RECORD EXTRACTS Block Start
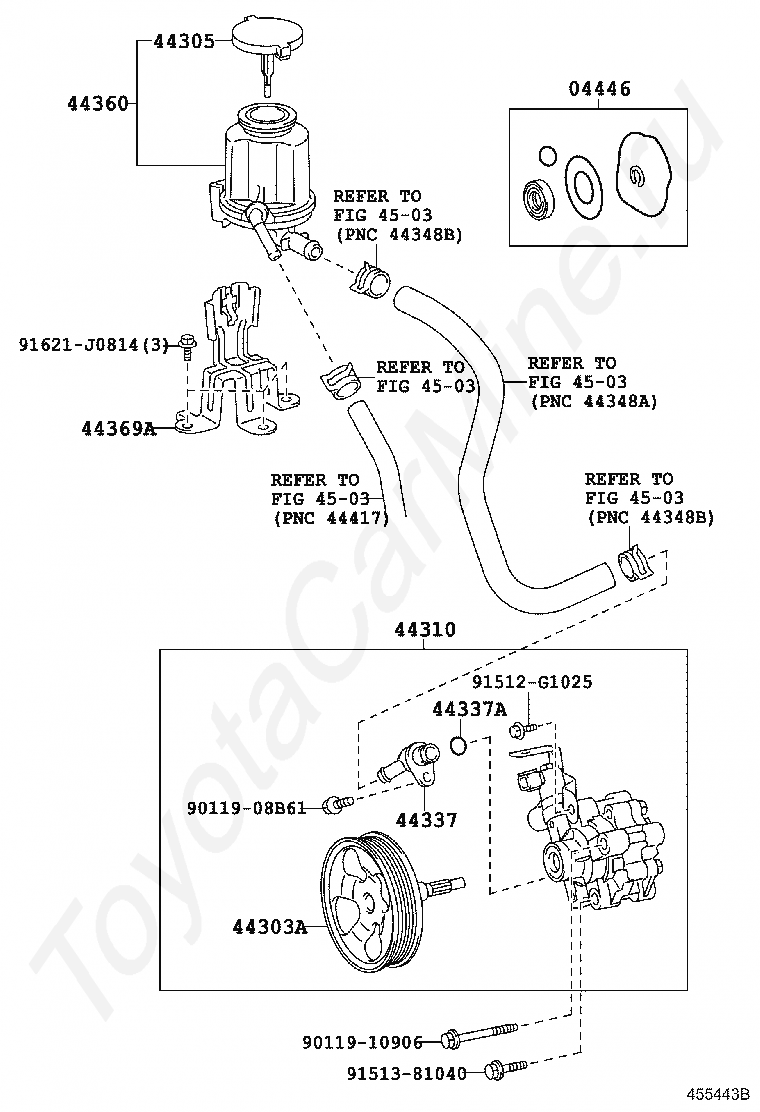 44305
44360
04446
REFER TO
FIG 45-03
(PNC 44348B)
91621-J0814(3)
REFER TO
FIG 45-03
REFER TO
FIG 45-03
(PNC 44348A)
44369A
REFER TO
FIG 45-03
(PNC 44417)
REFER TO
FIG 45-03
(PNC 44348B)
44310
91512-G1025
44337A
90119-08B61
44337
44303A
90119-10906
91513-81040
455443B
ToyotaCarMine.ru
RECORD EXTRACTS Block End
- **WORK TASK**
What is needed is a word-for-word restatement of the entries, minus any pictures.

- **ANSWER BELOW**
 44305
44360
04446
REFER TO
FIG 45-03
(PNC 44348B)
91621-J0814(3)
REFER TO
FIG 45-03
REFER TO
FIG 45-03
(PNC 44348A)
44369A
REFER TO
FIG 45-03
(PNC 44417)
REFER TO
FIG 45-03
(PNC 44348B)
44310
91512-G1025
44337A
90119-08B61
44337
44303A
90119-10906
91513-81040
455443B
ToyotaCarMine.ru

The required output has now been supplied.